IF. 22

15.5K 1.3K 8
                                    

Vote!

Selamat membaca~

***

Kaivan duduk di sofa dengan perasaan cemas. Sudah dua jam lebih ayahnya keluar dan belum kembali.

"Lagi ngapain sih, bang? Ayah kemana? Kok aku cariin gak ada?" Kevano datang dan duduk di sebelah Kaivan.

"Gatau, ayah belum pulang." Kaivan menjawab seadanya. Ia mengusap wajahnya kasar.

"Masa sih? Bukannya ayah tadi bilang mau belanja? Kok lama?" Kevano kembali bertanya, sedangkan Kaivan yang juga tak tahu alasannya pun hanya mengendikkan bahu.

Kaivan beranjak, ia naik ke lantai atas menuju kamarnya meninggalkan Kevano yang melamun memikirkan kemungkinan-kemungkinan yang bisa menghambat Davin pulang.

Tak lama, Kaivan turun dengan membawa laptop miliknya.

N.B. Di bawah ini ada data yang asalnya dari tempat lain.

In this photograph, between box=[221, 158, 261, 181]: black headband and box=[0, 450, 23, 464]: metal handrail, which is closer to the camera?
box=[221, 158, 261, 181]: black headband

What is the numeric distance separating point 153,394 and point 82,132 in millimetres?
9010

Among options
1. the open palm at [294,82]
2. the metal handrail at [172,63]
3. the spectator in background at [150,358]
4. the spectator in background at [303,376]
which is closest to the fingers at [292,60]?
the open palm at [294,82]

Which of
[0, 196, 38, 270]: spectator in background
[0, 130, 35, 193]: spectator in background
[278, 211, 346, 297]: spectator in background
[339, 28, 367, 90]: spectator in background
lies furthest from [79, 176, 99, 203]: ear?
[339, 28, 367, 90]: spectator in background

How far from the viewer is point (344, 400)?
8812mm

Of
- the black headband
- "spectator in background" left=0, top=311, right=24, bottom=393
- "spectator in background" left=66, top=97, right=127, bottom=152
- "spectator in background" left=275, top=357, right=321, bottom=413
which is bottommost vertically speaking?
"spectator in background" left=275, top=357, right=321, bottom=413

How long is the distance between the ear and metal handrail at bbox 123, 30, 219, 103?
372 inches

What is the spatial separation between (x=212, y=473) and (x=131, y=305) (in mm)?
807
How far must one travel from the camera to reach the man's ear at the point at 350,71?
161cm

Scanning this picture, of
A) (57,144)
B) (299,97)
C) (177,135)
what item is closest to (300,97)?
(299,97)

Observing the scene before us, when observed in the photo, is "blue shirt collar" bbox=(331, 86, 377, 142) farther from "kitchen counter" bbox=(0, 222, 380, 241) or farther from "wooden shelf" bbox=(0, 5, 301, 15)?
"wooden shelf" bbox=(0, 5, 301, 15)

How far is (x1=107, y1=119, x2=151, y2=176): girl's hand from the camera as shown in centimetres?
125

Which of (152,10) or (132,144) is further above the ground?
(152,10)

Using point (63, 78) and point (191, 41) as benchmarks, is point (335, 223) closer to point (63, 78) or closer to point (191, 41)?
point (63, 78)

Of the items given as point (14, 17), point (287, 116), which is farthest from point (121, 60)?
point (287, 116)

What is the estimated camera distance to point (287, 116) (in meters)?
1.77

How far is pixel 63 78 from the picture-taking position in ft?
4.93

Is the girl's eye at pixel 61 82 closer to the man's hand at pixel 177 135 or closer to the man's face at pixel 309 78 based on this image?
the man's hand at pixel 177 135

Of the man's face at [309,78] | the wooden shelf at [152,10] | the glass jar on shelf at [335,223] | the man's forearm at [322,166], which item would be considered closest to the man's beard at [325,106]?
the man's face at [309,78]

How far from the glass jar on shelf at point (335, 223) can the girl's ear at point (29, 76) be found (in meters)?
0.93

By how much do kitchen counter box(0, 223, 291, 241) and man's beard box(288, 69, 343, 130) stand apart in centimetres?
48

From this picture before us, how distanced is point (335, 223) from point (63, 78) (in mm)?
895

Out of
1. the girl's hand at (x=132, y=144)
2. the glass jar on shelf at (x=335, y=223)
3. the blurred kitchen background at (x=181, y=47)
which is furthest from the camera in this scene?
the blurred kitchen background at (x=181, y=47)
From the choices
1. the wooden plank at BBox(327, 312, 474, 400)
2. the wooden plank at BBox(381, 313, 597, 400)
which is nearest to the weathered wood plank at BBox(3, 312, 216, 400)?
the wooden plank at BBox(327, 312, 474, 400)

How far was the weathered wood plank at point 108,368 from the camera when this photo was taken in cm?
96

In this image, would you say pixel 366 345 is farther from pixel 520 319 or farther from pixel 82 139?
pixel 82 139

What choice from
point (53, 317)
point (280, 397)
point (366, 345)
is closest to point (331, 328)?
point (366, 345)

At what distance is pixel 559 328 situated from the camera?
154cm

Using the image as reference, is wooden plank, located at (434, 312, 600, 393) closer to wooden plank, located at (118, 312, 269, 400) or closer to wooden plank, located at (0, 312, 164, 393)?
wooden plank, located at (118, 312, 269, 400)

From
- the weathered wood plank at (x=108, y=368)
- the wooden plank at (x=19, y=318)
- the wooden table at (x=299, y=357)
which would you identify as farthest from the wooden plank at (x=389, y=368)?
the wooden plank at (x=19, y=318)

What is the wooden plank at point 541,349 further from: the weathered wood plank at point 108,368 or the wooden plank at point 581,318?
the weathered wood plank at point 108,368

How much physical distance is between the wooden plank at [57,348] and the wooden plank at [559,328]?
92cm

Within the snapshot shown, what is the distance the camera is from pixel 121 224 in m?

Ia duduk di samping Kevano dan mengotak atik laptopnya.

Kevano hanya diam dan melihat, ia sudah tau apa yang sedang Kaivan lakukan.

Kening Kaivan berkerut ketika melihat lokasi mobil Davin. Kaivan memang memasang GPS di mobil milik Davin, ia takut jika Davin kembali pergi meninggalkan mereka. Jadinya Kaivan memasang GPS itu secara diam-diam.

"Mobilnya cuma diem, mogok mungkin?" Ucap Kevano menyuarakan apa yang tengah ia pikirkan. Kaivan yang mendengar itu mengangguk setuju.

"Kita tunggu sebentar lagi, kalo ayah masih belum pulang, kita cari." Ujarnya memutuskan. Kevano mengangguk, matanya berulang kali melirik ke pintu utama.

Cukup lama Kaivan dan Kevano menunggu. karena tak tahan, Kaivan akhirnya berdiri, diikuti oleh Kevano.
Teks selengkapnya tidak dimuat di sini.